Europe (Central and Eastern)
Cleavages
Elections
Political Parties
Voting Behaviour
Endre Borbáth
Ruprecht-Karls-Universität Heidelberg
Endre Borbáth
Ruprecht-Karls-Universität Heidelberg

Abstract

The academic literature documents notoriously high levels of electoral volatility, high levels of new party entry and party system de-institutionalisation in the Central and Eastern European region. However, content-based accounts of the main issues and cleavages in party mobilisation are rare. The present paper takes a dynamic perspective to examine the development of the issue agenda and the axes of competition in party competition in Central and Eastern Europe after 1989. Using media analysis of two newspapers from Hungary, Poland, Romania, and Latvia, in a two-month period before national elections, the paper takes a cleavage perspective and examines the supply side of political mobilisation. The four countries were chosen to represent the diversity within the Eastern European region. The analysis presents issue-specific salience, polarisation and politicisation, as well as the overall political space in each country. The paper finds significant country differences in the development of the main cleavages.
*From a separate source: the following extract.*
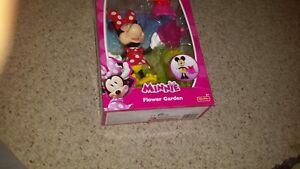 Disney Junior  Minnie Flower Garden   action figure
In countries like Poland and Hungary, the cultural dimension constitutes a fully-fledged cleavage that appears more important in structuring the partisan landscape, than the economic left-right dimension. In contrast, in countries like Latvia and Romania, the cultural dimension is less important, and cultural issues coexist with economic ones. The paper highlights the stability of the main cleavages and demonstrates that new parties do not change the existing dimensions of political mobilisation. By taking a dynamic, content-based perspective, the paper contributes to the literature on cleavages, party competition, and democracy in Central and Eastern Europe.